Intansari Nurjannah: “Terus Berusaha Sampai Batas Usia “

Nama saya Intansari Nurjannah. Teman-teman memanggil saya Intan, di rumah, nama kecil saya Iin. Saya dulu lulusan S1 Keperawatan UI tahun 1998, melanjutkan S2 James Cook University Australia (2005-2007) dan saat ini saya sedang berjuang untuk menyelesaikan S3 di James Cook University Australia. Lahir di Yogya, hampir 39 tahun yang lalu, saat ini saya bekerja di sebagai pengajar di PSIK (Keperawatan) FK UGM.

Saya mendapatkan beasiswa ADS dua kali baik untuk master dan S3. Sebelumnya juga sempat lolos beasiswa DIKTI tetapi karena saya juga dapat ADS maka saya pilih ADS. Perjuangan saya untuk mendapatkan beasiswa bisa dikatakan berliku-liku. Sejak lulus kuliah cuma satu yang saya inginkan yaitu bisa S2 dalam bidang saya yaitu Keperawatan. Saat itu S2 keperawatan belum ada di Indonesia. Jadi mau tidak mau harus cari beasiswa ke luar negeri. Saya pernah mencoba Jepang, Swedia, dst, dan semua gagal. Selama mencoba itu, rutin setiap tahun saya apply beasiswa ADS. Australia menjadi pilihan pertama karena saya berpikir bahwa secara geografis Australia tidak jauh dari Indonesia dan sudah termasuk negara dengan reputasi sekolah keperawatan yang baik.

Saya berjuang mencari beasiswa ini sejak lulus kuliah. Belajar TOEFL sendiri meskipun sempat beberapa kali kursus. Mencoba apply ADS sebanyak 6 kali, baru gol, dari sejak belum punya suami, sampai bersuami dan punya anak 2 baru berangkat master (2005). Tiga kali saya gagal masuk short list dan dua kali saya berhasil masuk short list tetapi masih gagal. Percobaan ke enam akhirnya membuahkan hasil. Saya sampai mendapatkan gelar ‘master of candidate’ karena memang jadi kandidat terus tetapi tidak pernah terpilih. Rasa gemas karena usia semakin bertambah dan tuntutan tempat saya bekerja yang mengharuskan kami S2 dan S3 membuat saya sempat terombang-ambing antara melanjutkan studi sesuai dengan keilmuan saya atau studi ke cabang ilmu lain yang ada di Indonesia.

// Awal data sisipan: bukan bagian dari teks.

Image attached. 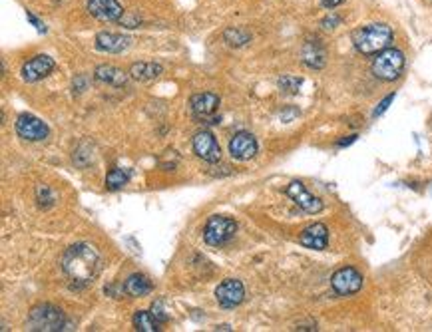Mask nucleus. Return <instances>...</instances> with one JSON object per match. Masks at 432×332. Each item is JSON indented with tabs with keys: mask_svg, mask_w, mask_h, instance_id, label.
<instances>
[{
	"mask_svg": "<svg viewBox=\"0 0 432 332\" xmlns=\"http://www.w3.org/2000/svg\"><path fill=\"white\" fill-rule=\"evenodd\" d=\"M341 24V16L337 15H329L323 18V22H321V26L325 28V30H333V28H337Z\"/></svg>",
	"mask_w": 432,
	"mask_h": 332,
	"instance_id": "27",
	"label": "nucleus"
},
{
	"mask_svg": "<svg viewBox=\"0 0 432 332\" xmlns=\"http://www.w3.org/2000/svg\"><path fill=\"white\" fill-rule=\"evenodd\" d=\"M301 84H303V80L295 78V76H283V78H279V90L283 91V94H297Z\"/></svg>",
	"mask_w": 432,
	"mask_h": 332,
	"instance_id": "24",
	"label": "nucleus"
},
{
	"mask_svg": "<svg viewBox=\"0 0 432 332\" xmlns=\"http://www.w3.org/2000/svg\"><path fill=\"white\" fill-rule=\"evenodd\" d=\"M16 134L28 141H42L48 137L50 130L44 121L32 114H20L16 118Z\"/></svg>",
	"mask_w": 432,
	"mask_h": 332,
	"instance_id": "7",
	"label": "nucleus"
},
{
	"mask_svg": "<svg viewBox=\"0 0 432 332\" xmlns=\"http://www.w3.org/2000/svg\"><path fill=\"white\" fill-rule=\"evenodd\" d=\"M404 70V54L397 48H390L379 52L376 58L373 60V74L379 80L385 82H394L399 76L403 74Z\"/></svg>",
	"mask_w": 432,
	"mask_h": 332,
	"instance_id": "4",
	"label": "nucleus"
},
{
	"mask_svg": "<svg viewBox=\"0 0 432 332\" xmlns=\"http://www.w3.org/2000/svg\"><path fill=\"white\" fill-rule=\"evenodd\" d=\"M54 68H56V64H54V60H52L50 56L38 54V56H34V58H30L28 62L22 64L20 74H22V80H24V82H30V84H32V82L44 80L46 76L52 74Z\"/></svg>",
	"mask_w": 432,
	"mask_h": 332,
	"instance_id": "12",
	"label": "nucleus"
},
{
	"mask_svg": "<svg viewBox=\"0 0 432 332\" xmlns=\"http://www.w3.org/2000/svg\"><path fill=\"white\" fill-rule=\"evenodd\" d=\"M36 201H38V205H40L42 209H48V207L54 203V195H52L50 187L38 185V187H36Z\"/></svg>",
	"mask_w": 432,
	"mask_h": 332,
	"instance_id": "25",
	"label": "nucleus"
},
{
	"mask_svg": "<svg viewBox=\"0 0 432 332\" xmlns=\"http://www.w3.org/2000/svg\"><path fill=\"white\" fill-rule=\"evenodd\" d=\"M257 150H259L257 139H255L254 134H249V132H239V134H235V136L231 137V141H229V153H231V157L238 159V161H247V159L255 157V155H257Z\"/></svg>",
	"mask_w": 432,
	"mask_h": 332,
	"instance_id": "13",
	"label": "nucleus"
},
{
	"mask_svg": "<svg viewBox=\"0 0 432 332\" xmlns=\"http://www.w3.org/2000/svg\"><path fill=\"white\" fill-rule=\"evenodd\" d=\"M235 233H238V223L231 217L213 215L203 229V241L211 247H224L235 237Z\"/></svg>",
	"mask_w": 432,
	"mask_h": 332,
	"instance_id": "5",
	"label": "nucleus"
},
{
	"mask_svg": "<svg viewBox=\"0 0 432 332\" xmlns=\"http://www.w3.org/2000/svg\"><path fill=\"white\" fill-rule=\"evenodd\" d=\"M153 318L160 322V324H165L167 320H169V313H167V308H165L164 301H156L151 304V311H149Z\"/></svg>",
	"mask_w": 432,
	"mask_h": 332,
	"instance_id": "26",
	"label": "nucleus"
},
{
	"mask_svg": "<svg viewBox=\"0 0 432 332\" xmlns=\"http://www.w3.org/2000/svg\"><path fill=\"white\" fill-rule=\"evenodd\" d=\"M194 151L197 157H201L208 164H217L222 159V148H219L215 136L208 130L197 132L194 136Z\"/></svg>",
	"mask_w": 432,
	"mask_h": 332,
	"instance_id": "10",
	"label": "nucleus"
},
{
	"mask_svg": "<svg viewBox=\"0 0 432 332\" xmlns=\"http://www.w3.org/2000/svg\"><path fill=\"white\" fill-rule=\"evenodd\" d=\"M343 0H321V4L325 6V8H335V6H339Z\"/></svg>",
	"mask_w": 432,
	"mask_h": 332,
	"instance_id": "31",
	"label": "nucleus"
},
{
	"mask_svg": "<svg viewBox=\"0 0 432 332\" xmlns=\"http://www.w3.org/2000/svg\"><path fill=\"white\" fill-rule=\"evenodd\" d=\"M94 78L102 84L108 86H114V88H124L128 84V78L130 72H124L118 66H112V64H102L94 70Z\"/></svg>",
	"mask_w": 432,
	"mask_h": 332,
	"instance_id": "18",
	"label": "nucleus"
},
{
	"mask_svg": "<svg viewBox=\"0 0 432 332\" xmlns=\"http://www.w3.org/2000/svg\"><path fill=\"white\" fill-rule=\"evenodd\" d=\"M215 299L224 308H235L245 299V287L238 279H225L224 283L215 288Z\"/></svg>",
	"mask_w": 432,
	"mask_h": 332,
	"instance_id": "11",
	"label": "nucleus"
},
{
	"mask_svg": "<svg viewBox=\"0 0 432 332\" xmlns=\"http://www.w3.org/2000/svg\"><path fill=\"white\" fill-rule=\"evenodd\" d=\"M331 287L341 297L355 295L363 287V274L353 267H343L331 277Z\"/></svg>",
	"mask_w": 432,
	"mask_h": 332,
	"instance_id": "6",
	"label": "nucleus"
},
{
	"mask_svg": "<svg viewBox=\"0 0 432 332\" xmlns=\"http://www.w3.org/2000/svg\"><path fill=\"white\" fill-rule=\"evenodd\" d=\"M26 18H28V22H32V24L36 26V30H38V32H46V24H44V22H40V20H38L36 16L32 15V12H28V15H26Z\"/></svg>",
	"mask_w": 432,
	"mask_h": 332,
	"instance_id": "30",
	"label": "nucleus"
},
{
	"mask_svg": "<svg viewBox=\"0 0 432 332\" xmlns=\"http://www.w3.org/2000/svg\"><path fill=\"white\" fill-rule=\"evenodd\" d=\"M285 193H287V197H291V199L295 201V205L301 207L305 213L315 215V213L323 211V201H321L319 197H315L313 193H309L307 187H305L301 182L289 183L287 189H285Z\"/></svg>",
	"mask_w": 432,
	"mask_h": 332,
	"instance_id": "9",
	"label": "nucleus"
},
{
	"mask_svg": "<svg viewBox=\"0 0 432 332\" xmlns=\"http://www.w3.org/2000/svg\"><path fill=\"white\" fill-rule=\"evenodd\" d=\"M162 72H164L162 64H156V62H135L130 68V78H134L138 82H149V80H156Z\"/></svg>",
	"mask_w": 432,
	"mask_h": 332,
	"instance_id": "20",
	"label": "nucleus"
},
{
	"mask_svg": "<svg viewBox=\"0 0 432 332\" xmlns=\"http://www.w3.org/2000/svg\"><path fill=\"white\" fill-rule=\"evenodd\" d=\"M217 331H231V329L227 324H222V326H217Z\"/></svg>",
	"mask_w": 432,
	"mask_h": 332,
	"instance_id": "33",
	"label": "nucleus"
},
{
	"mask_svg": "<svg viewBox=\"0 0 432 332\" xmlns=\"http://www.w3.org/2000/svg\"><path fill=\"white\" fill-rule=\"evenodd\" d=\"M132 46V38L118 32H100L96 34V48L106 54H119Z\"/></svg>",
	"mask_w": 432,
	"mask_h": 332,
	"instance_id": "15",
	"label": "nucleus"
},
{
	"mask_svg": "<svg viewBox=\"0 0 432 332\" xmlns=\"http://www.w3.org/2000/svg\"><path fill=\"white\" fill-rule=\"evenodd\" d=\"M124 288V292L128 295V297H146L151 292V281H149L146 274H142V272H134V274H130L128 279H126V283L122 285Z\"/></svg>",
	"mask_w": 432,
	"mask_h": 332,
	"instance_id": "19",
	"label": "nucleus"
},
{
	"mask_svg": "<svg viewBox=\"0 0 432 332\" xmlns=\"http://www.w3.org/2000/svg\"><path fill=\"white\" fill-rule=\"evenodd\" d=\"M301 60L305 66H309L313 70L323 68L327 62V50L321 44V40H307L301 48Z\"/></svg>",
	"mask_w": 432,
	"mask_h": 332,
	"instance_id": "17",
	"label": "nucleus"
},
{
	"mask_svg": "<svg viewBox=\"0 0 432 332\" xmlns=\"http://www.w3.org/2000/svg\"><path fill=\"white\" fill-rule=\"evenodd\" d=\"M299 243L307 249L323 251L329 245V229L323 223H313L307 229H303V233L299 235Z\"/></svg>",
	"mask_w": 432,
	"mask_h": 332,
	"instance_id": "16",
	"label": "nucleus"
},
{
	"mask_svg": "<svg viewBox=\"0 0 432 332\" xmlns=\"http://www.w3.org/2000/svg\"><path fill=\"white\" fill-rule=\"evenodd\" d=\"M64 313L54 304H38L30 311L28 331L56 332L64 331Z\"/></svg>",
	"mask_w": 432,
	"mask_h": 332,
	"instance_id": "3",
	"label": "nucleus"
},
{
	"mask_svg": "<svg viewBox=\"0 0 432 332\" xmlns=\"http://www.w3.org/2000/svg\"><path fill=\"white\" fill-rule=\"evenodd\" d=\"M88 12L102 22H118L124 16V8L118 0H88Z\"/></svg>",
	"mask_w": 432,
	"mask_h": 332,
	"instance_id": "14",
	"label": "nucleus"
},
{
	"mask_svg": "<svg viewBox=\"0 0 432 332\" xmlns=\"http://www.w3.org/2000/svg\"><path fill=\"white\" fill-rule=\"evenodd\" d=\"M128 182H130V173L124 171V169H119V167H114V169L106 175V187L112 189V191L126 187Z\"/></svg>",
	"mask_w": 432,
	"mask_h": 332,
	"instance_id": "23",
	"label": "nucleus"
},
{
	"mask_svg": "<svg viewBox=\"0 0 432 332\" xmlns=\"http://www.w3.org/2000/svg\"><path fill=\"white\" fill-rule=\"evenodd\" d=\"M392 100H394V94H390V96H387V98H385V100H383V102L379 104V107L374 110V118H379L381 114H385V112H387V110H388V106L392 104Z\"/></svg>",
	"mask_w": 432,
	"mask_h": 332,
	"instance_id": "29",
	"label": "nucleus"
},
{
	"mask_svg": "<svg viewBox=\"0 0 432 332\" xmlns=\"http://www.w3.org/2000/svg\"><path fill=\"white\" fill-rule=\"evenodd\" d=\"M224 40L229 46H233V48H241V46H245L247 42H251V32L241 28V26H229L224 32Z\"/></svg>",
	"mask_w": 432,
	"mask_h": 332,
	"instance_id": "21",
	"label": "nucleus"
},
{
	"mask_svg": "<svg viewBox=\"0 0 432 332\" xmlns=\"http://www.w3.org/2000/svg\"><path fill=\"white\" fill-rule=\"evenodd\" d=\"M102 269L100 253L88 243H76L62 257V271L78 285L92 283Z\"/></svg>",
	"mask_w": 432,
	"mask_h": 332,
	"instance_id": "1",
	"label": "nucleus"
},
{
	"mask_svg": "<svg viewBox=\"0 0 432 332\" xmlns=\"http://www.w3.org/2000/svg\"><path fill=\"white\" fill-rule=\"evenodd\" d=\"M160 322L148 311H138L134 315V329L140 332H158Z\"/></svg>",
	"mask_w": 432,
	"mask_h": 332,
	"instance_id": "22",
	"label": "nucleus"
},
{
	"mask_svg": "<svg viewBox=\"0 0 432 332\" xmlns=\"http://www.w3.org/2000/svg\"><path fill=\"white\" fill-rule=\"evenodd\" d=\"M192 112H194L195 118L199 120H208V123H219L222 118H215V112L219 107V96L211 94V91H201V94H195L190 102Z\"/></svg>",
	"mask_w": 432,
	"mask_h": 332,
	"instance_id": "8",
	"label": "nucleus"
},
{
	"mask_svg": "<svg viewBox=\"0 0 432 332\" xmlns=\"http://www.w3.org/2000/svg\"><path fill=\"white\" fill-rule=\"evenodd\" d=\"M390 42H392V28L383 22L367 24L353 32V44L365 56H373L387 50Z\"/></svg>",
	"mask_w": 432,
	"mask_h": 332,
	"instance_id": "2",
	"label": "nucleus"
},
{
	"mask_svg": "<svg viewBox=\"0 0 432 332\" xmlns=\"http://www.w3.org/2000/svg\"><path fill=\"white\" fill-rule=\"evenodd\" d=\"M355 139H357V136H349L347 139H341V141H339V146H341V148H343V146H349V143H353Z\"/></svg>",
	"mask_w": 432,
	"mask_h": 332,
	"instance_id": "32",
	"label": "nucleus"
},
{
	"mask_svg": "<svg viewBox=\"0 0 432 332\" xmlns=\"http://www.w3.org/2000/svg\"><path fill=\"white\" fill-rule=\"evenodd\" d=\"M118 22L122 24V26H126V28H138L142 20H140V18H138V16H134V15H124L122 18H119Z\"/></svg>",
	"mask_w": 432,
	"mask_h": 332,
	"instance_id": "28",
	"label": "nucleus"
}]
</instances>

Pada saat itu hati nurani saya tidak terima karena saya lumayan setia dengan keilmuan saya. Saya membicarakan dengan suami yang kemudian hanya memberikan pertanyaan singkat kepada saya:

  1. Apakah kamu mau melanjutkan study ke program yang kamu tidak ingin pelajari?” Saya jawab “tidak”.
  2. Sampai umur berapa batas usia mendaftar ADS? Jawab saya “42”.

Kemudian suami saya mengatakan. Kalau begitu, daftar saja terus sampai usia 42 tahun! begitu usulnya, yang kembali memompa semangat saya untuk tetap konsisten menggapai cita-cita saya.

Kegagalan saya menjadikan saya ‘expert’ dalam mencari beasiswa ADS. Beberapa hal yang menyebabkan saya gagal akhirnya saya pelajari. Yang paling bermakna adalah ketika saya menyadari bahwa ‘culture’ yang saya miliki menghambat saya untuk bisa melewati fase tes interview dengan baik. Saya kemudian mengikuti workshop terkait dengan wawancara dan saya menjadi paham mengapa beberapa waktu lalu saya gagal memberikan jawaban yang sesuai dengan ‘frame’ penguji yang notabene orang barat. Saya dokumentasikan pelajaran dari workshop itu dan kemudian ketika ada teman yang membutuhkan saya berikan dokumentasi saya. Alhamdulillah tahun ini dia diterima ADS.

Setelah saya selesai S2, saya menyadari bahwa kesempatan melanjutkan S3 akan lebih sulit jika saya tidak segera memanfaatkan momentum baru lulus, koneksi luar negeri, usia yang masih memungkinkan, untuk kembali berburu beasiswa.

Sebelum saya mendapatkan ijazah, saya masih dan terus menghubungi profesor saya pada waktu master untuk bisa mendapatkan rekomendasi untuk S3. Setelah saya mendapatkan ijazah, berbekal dua dokument tsb (ijazah dan rekomendasi) saya mencari beasiswa DIKTI, Endeavour, ALA dan ADS. Pertimbangan saya adalah saya akan berangkat 2 tahun sejak saya lulus S2. DIKTI lolos tetapi saya tetap berjuang mendapatkan ADS, ini karena pertimbangan saya akan membawa keluarga dan dengan ADS, anak-anak saya akan dibebaskan dari school fee. Alhamdulillah saya berhasil lagi dan segera melanjutkan studi S3.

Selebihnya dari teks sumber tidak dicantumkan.